Oxfam responds to West Africa floods

The water and sanitation expertise of Oxfam International and its partners will be central to its humanitarian operating strategy for the West African populations hit by flooding over the past week.

The situation remains worrying. 600,000 people are thought to be affected, according to the latest estimates.

Oxfam International’s teams have been working with its partners on the ground to analyze the situation since the early days of the flooding in Senegal, Burkina Faso and Niger, in particular. The situation is still difficult in these Sahel countries.

In Senegal, the needs assessment is continuing on the ground. The north, centre, south and south-east regions are affected. The suburbs of Dakar are the worst hit with 15 out of 16 district communes affected in Pikine.

Gerard Steehouwer, Oxfam International Regional Director, says: “The situation is urgent – in the short term there could be dramatic consequences for the health of the populations from living with polluted water and household waste.”

In Burkina Faso, more Oxfam experts are due to arrive in Ouagadougou within the next few days to finalise the assessments on the ground with Oxfam’s partners and enable more effective action to be taken. By the end of the week, a cargo airplane will deliver an initial batch of equipment from Spain, worth nearly 50,000 euros.

In Niger, Oxfam International has contacted its partners working at Agadez in the north. A needs assessment mission including a water and sanitation expert will set off on Wednesday to meet the various players and local authorities in Agadez. This mission will enable us to fine-tune our water and sanitation intervention in the Agadez region where 16,000 households are affected.
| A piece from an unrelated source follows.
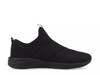 Better Foam Prowl Slip-on Sneaker - Women's Black view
The needs in this northern region of Niger are virtually identical to those of Senegal and Burkina Faso: an urgent need for water purification equipment, latrines, mosquito protection kits and hygiene kits. Oxfam and its partners will also launch prevention campaigns to improve hygiene and prevent the illnesses associated with consumption of unsanitary water.

This initial phase of emergency response will be ongoing for several months.

Notes to editors

The estimate figure of 600,000 was provided by the United Nations Office for the Coordination of Humanitarian Affairs.